Create the Testbench (tb_mux2to1.sv)

Create a file named tb_mux2to1.sv:

// tb_mux2to1.sv - Testbench for 2:1 Multiplexer
module tb_mux2to1;
    logic       sel;
    logic [7:0] a;
    logic [7:0] b;
    logic [7:0] out;

    // Instantiate the multiplexer
    mux2to1 dut (
        .sel(sel),
        .a(a),
        .b(b),
        .out(out)
    );

    // Clock for time reference (optional)
    logic clk = 0;
    always #5 clk = ~clk;

    // Stimulus
    initial begin
        // Initialize VCD dump for waveform viewing
        $dumpfile("mux2to1.vcd");
        $dumpvars(0, tb_mux2to1);

        // Test cases
        $display("Starting MUX testbench...");

        // Test 1: sel=0, should select input a
        sel = 0; a = 8'hAA; b = 8'h55;
        #10;
        $display("Test 1: sel=%b, a=%h, b=%h, out=%h (expected AA)", sel, a, b, out);

        // Test 2: sel=1, should select input b
        sel = 1; a = 8'hAA; b = 8'h55;
        #10;
        $display("Test 2: sel=%b, a=%h, b=%h, out=%h (expected 55)", sel, a, b, out);

        // Test 3: Change inputs with sel=0
        sel = 0; a = 8'hFF; b = 8'h00;
        #10;
        $display("Test 3: sel=%b, a=%h, b=%h, out=%h (expected FF)", sel, a, b, out);

        // Test 4: Change inputs with sel=1
        sel = 1; a = 8'hFF; b = 8'h00;
        #10;
        $display("Test 4: sel=%b, a=%h, b=%h, out=%h (expected 00)", sel, a, b, out);

        // Test 5: Multiple transitions
        sel = 0; a = 8'h12; b = 8'h34;
        #10;
        sel = 1;
        #10;
        sel = 0;
        #10;
        sel = 1;
        #10;

        $display("Testbench completed!");
        $finish;
    end

endmodule

Verilate and Simulate the design

Traditionally, Verilator required a wrapper C++ file to execute the simulation. The testbench code had to be written in C++ while SystemVerilog code was expected to synthesizable. Over time, as requests for UVM verification related code started getting implemented, verification related features got implemented too.

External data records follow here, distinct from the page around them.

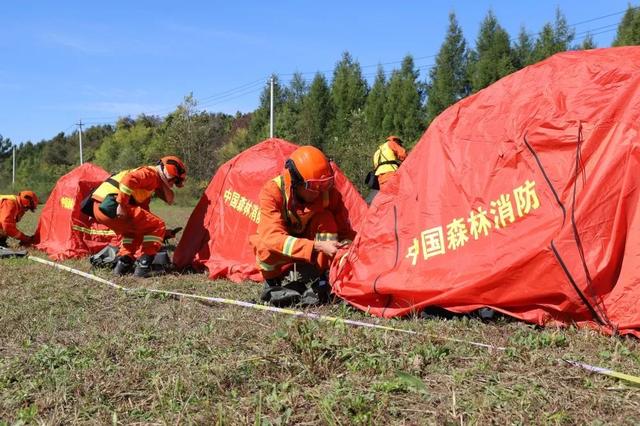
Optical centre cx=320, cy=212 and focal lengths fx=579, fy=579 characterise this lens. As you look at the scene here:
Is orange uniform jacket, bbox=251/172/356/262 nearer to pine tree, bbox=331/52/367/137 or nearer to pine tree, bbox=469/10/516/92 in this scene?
pine tree, bbox=469/10/516/92

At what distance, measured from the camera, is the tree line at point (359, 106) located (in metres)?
21.6

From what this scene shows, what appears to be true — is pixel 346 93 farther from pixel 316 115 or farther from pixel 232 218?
pixel 232 218

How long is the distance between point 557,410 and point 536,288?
104cm

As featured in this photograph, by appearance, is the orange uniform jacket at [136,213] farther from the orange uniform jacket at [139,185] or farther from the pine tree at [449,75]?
the pine tree at [449,75]

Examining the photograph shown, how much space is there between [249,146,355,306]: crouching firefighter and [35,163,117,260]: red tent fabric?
12.3 feet

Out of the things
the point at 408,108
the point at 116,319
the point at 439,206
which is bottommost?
the point at 116,319

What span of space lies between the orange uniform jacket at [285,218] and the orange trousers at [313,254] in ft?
0.16

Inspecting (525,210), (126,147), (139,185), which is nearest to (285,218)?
(525,210)

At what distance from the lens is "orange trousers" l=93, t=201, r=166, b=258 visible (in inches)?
235

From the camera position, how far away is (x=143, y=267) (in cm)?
577

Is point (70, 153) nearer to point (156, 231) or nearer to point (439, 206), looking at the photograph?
point (156, 231)

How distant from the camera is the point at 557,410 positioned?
2.04m

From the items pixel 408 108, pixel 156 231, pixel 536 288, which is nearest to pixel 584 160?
pixel 536 288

With that came in the support for simulating testbenches without any C++ code. We will be using it for purpose of this tutorial. --binary option tells Verilator to build a binary directly from your SystemVerilog sources.

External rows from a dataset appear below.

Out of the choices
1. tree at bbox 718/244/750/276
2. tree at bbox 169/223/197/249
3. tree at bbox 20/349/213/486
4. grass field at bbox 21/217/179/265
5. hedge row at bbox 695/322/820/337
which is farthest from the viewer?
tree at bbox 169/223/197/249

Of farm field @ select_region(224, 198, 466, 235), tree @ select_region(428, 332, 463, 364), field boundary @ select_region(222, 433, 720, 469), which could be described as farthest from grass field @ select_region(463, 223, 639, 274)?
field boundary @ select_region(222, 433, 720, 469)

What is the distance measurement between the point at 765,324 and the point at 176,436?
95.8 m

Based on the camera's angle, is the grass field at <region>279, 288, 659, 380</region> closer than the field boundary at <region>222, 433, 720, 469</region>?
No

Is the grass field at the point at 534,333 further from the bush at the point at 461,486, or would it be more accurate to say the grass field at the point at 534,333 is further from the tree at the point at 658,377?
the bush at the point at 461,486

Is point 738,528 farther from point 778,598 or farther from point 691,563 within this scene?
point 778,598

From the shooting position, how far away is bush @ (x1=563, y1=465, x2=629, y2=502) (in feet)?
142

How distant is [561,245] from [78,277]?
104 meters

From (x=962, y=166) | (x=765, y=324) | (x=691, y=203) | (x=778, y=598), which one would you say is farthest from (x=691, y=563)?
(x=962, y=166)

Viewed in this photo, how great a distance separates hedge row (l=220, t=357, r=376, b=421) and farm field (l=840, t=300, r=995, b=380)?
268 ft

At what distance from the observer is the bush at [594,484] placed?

verilator --binary --trace mux2to1.sv tb_mux2to1.sv

Once verilation is complete, you should have a file ./obj_dir/Vmux2to1 generated. obj_dir directory also contains generated C++ files which it compiled to create the final executable. To run simulate we can just run ./obj_dir/Vmux2to1.

./obj_dir/Vmux2to1

You should see output like:

This will also generate a mux2to1.vcd file containing the waveform data.

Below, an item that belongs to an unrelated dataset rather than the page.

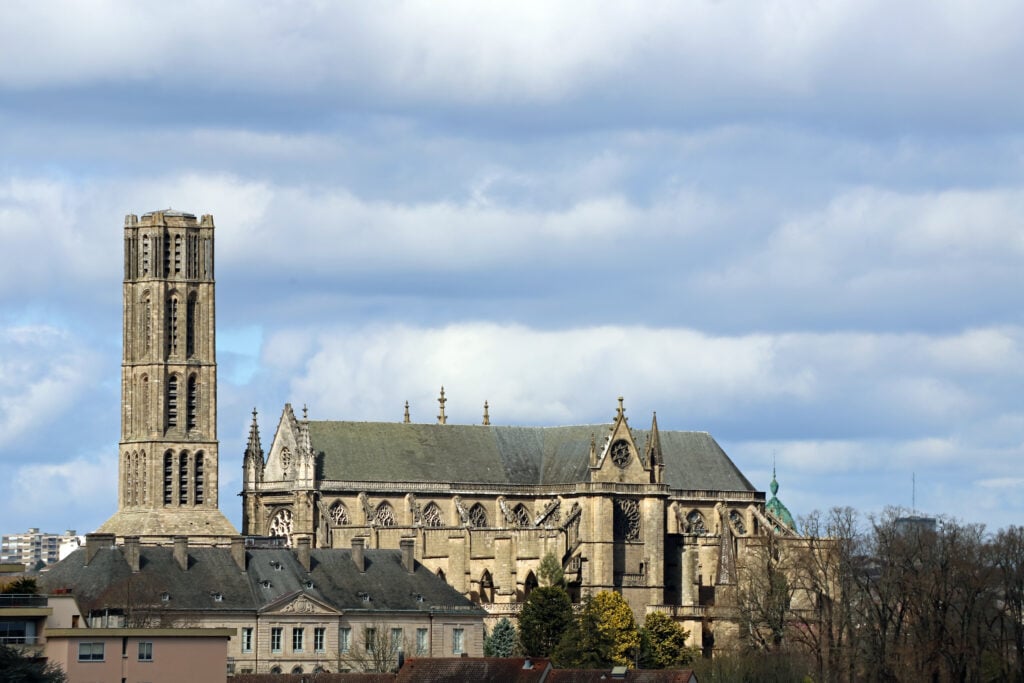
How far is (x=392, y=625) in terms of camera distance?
131 m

Viewing Waveforms with Surfer

Now let’s visualize the simulation results using Surfer:

surfer mux2to1.vcd

Surfer will open with empty screen and tb_mux2to1 on left. You can display your waveforms by expanding and adding signals from bottom left pane. You should see:

• The sel signal toggling between 0 and 1
• Inputs a and b with different values
• Output out correctly following the selected input

The waveform should show:

1. When sel=0, out follows input a
2. When sel=1, out follows input b
3. Output changes immediately when select or inputs change (combinational logic)

We now have a complete open-source SystemVerilog simulation environment! Verilator provides fast simulation speeds, and Surfer offers a modern interface for waveform analysis. This toolchain is perfect for learning digital design, prototyping RTL, and even professional FPGA/ASIC development.